Enable long folder/file paths
DVC commands (e.g. dvc pull
, dvc repro
) may fail when the folder path is
longer than 260 characters. This may happen with the error
[Errno 2] No such file or directory
. Starting in Windows 10, path length
limitations have been removed from common file and directory functions. However,
you must opt-in to the new behavior. The user can explicitly enable long paths
either by editing Group Policy or by editing registry keys following
this
guide.
Fix or disable Search Indexing
Search Indexing can also slow down file I/O operations on Windows. Try fixing or disabling this feature if you don't need it.
Disable short-file name generation
With NTFS, users may want to disable 8dot3
as per
this article
to disable the short-file name generation. It is important to do so for better
performance when the user has over 300K files in a single directory.

What is expected - Continue the DVC-on-Windows tips above, starting right after the final sentence, which ends "over 300K files in a single directory".

Supplied entries -
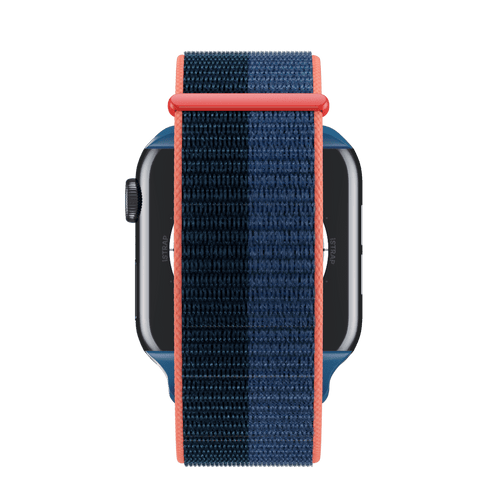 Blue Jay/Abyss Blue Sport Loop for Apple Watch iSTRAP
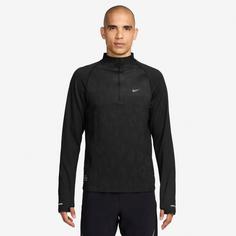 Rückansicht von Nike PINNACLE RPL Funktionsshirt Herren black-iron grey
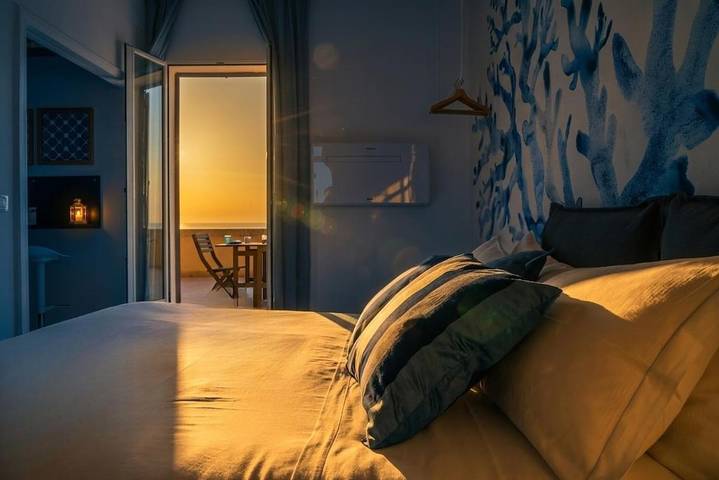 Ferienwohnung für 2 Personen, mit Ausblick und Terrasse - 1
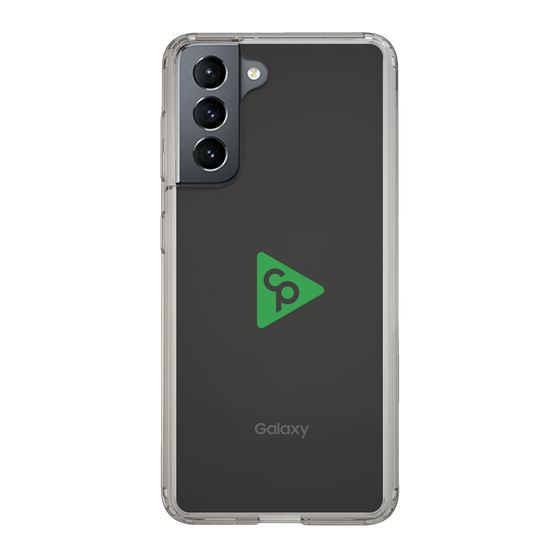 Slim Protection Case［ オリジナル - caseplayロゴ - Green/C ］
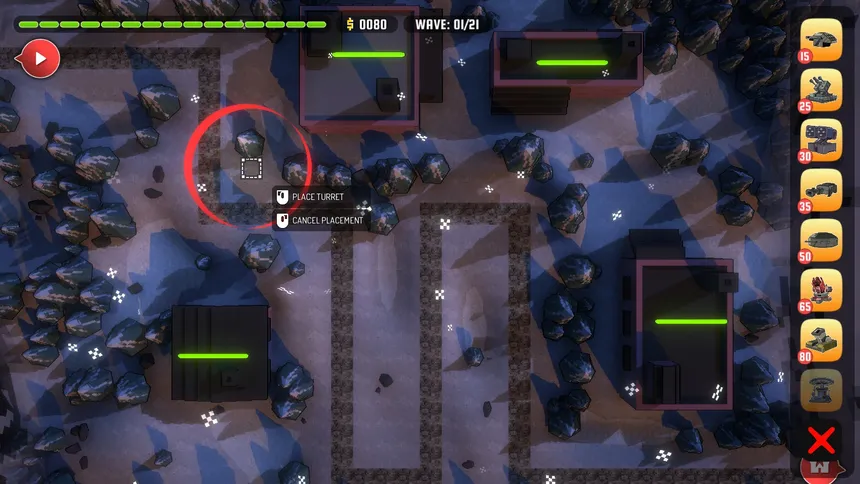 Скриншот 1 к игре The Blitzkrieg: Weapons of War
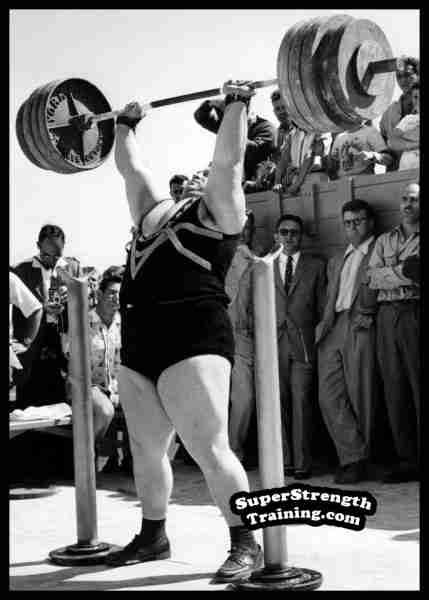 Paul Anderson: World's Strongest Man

* * *

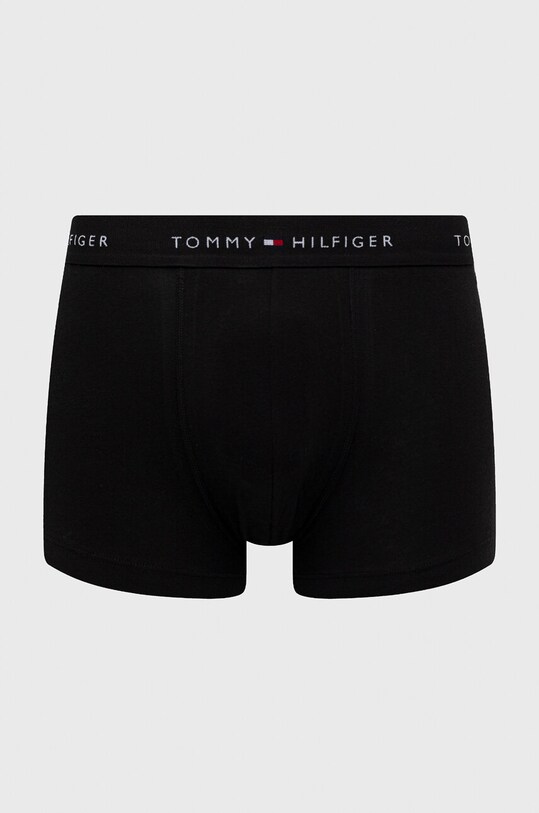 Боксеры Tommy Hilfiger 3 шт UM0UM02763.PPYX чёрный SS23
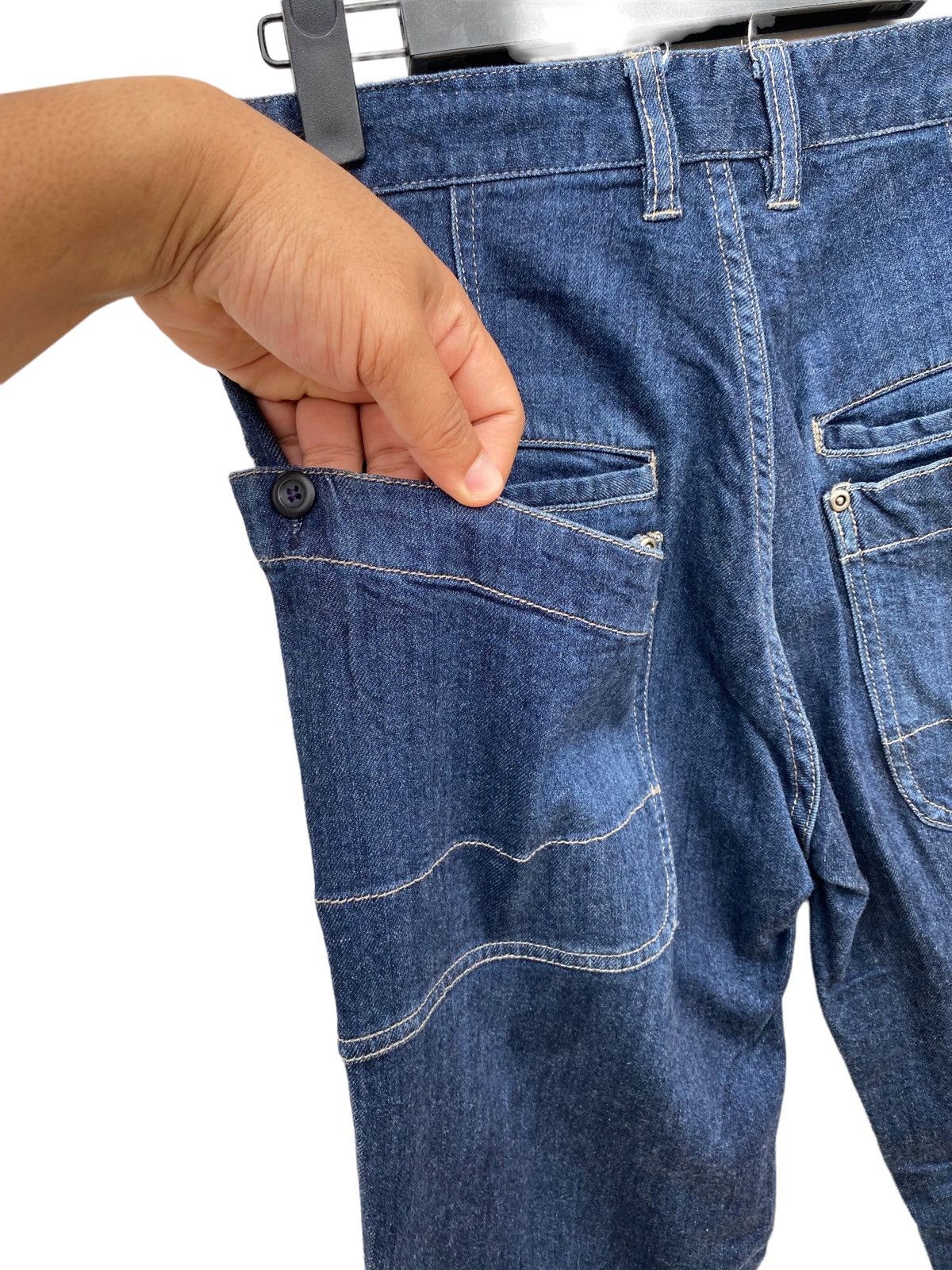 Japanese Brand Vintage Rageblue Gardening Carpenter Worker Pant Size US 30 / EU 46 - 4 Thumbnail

---

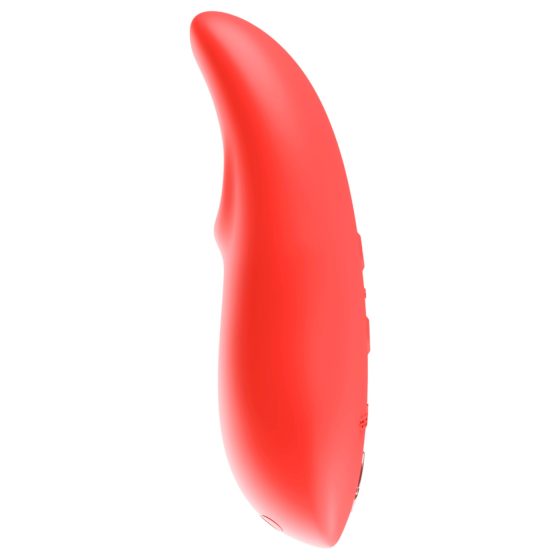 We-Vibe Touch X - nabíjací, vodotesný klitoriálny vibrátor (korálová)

Response below -
Avoid directories with large number of files
The performance of NTFS degrades while handling large volumes of files in a directory, as explained in this issue.
Enabling paging with less
By default, DVC tries to use Less
as pager for the output of dvc dag
. Windows doesn't have the less
command
available however. Fortunately, there is a easy way of installing it via
Chocolatey. After installing Chocolatey, run:
$ choco install less
less
can be installed in other ways, just make sure it's available in the
command line environment where you run dvc
. (This usually means adding the
directory where less
is installed to the PATH
environment variable.)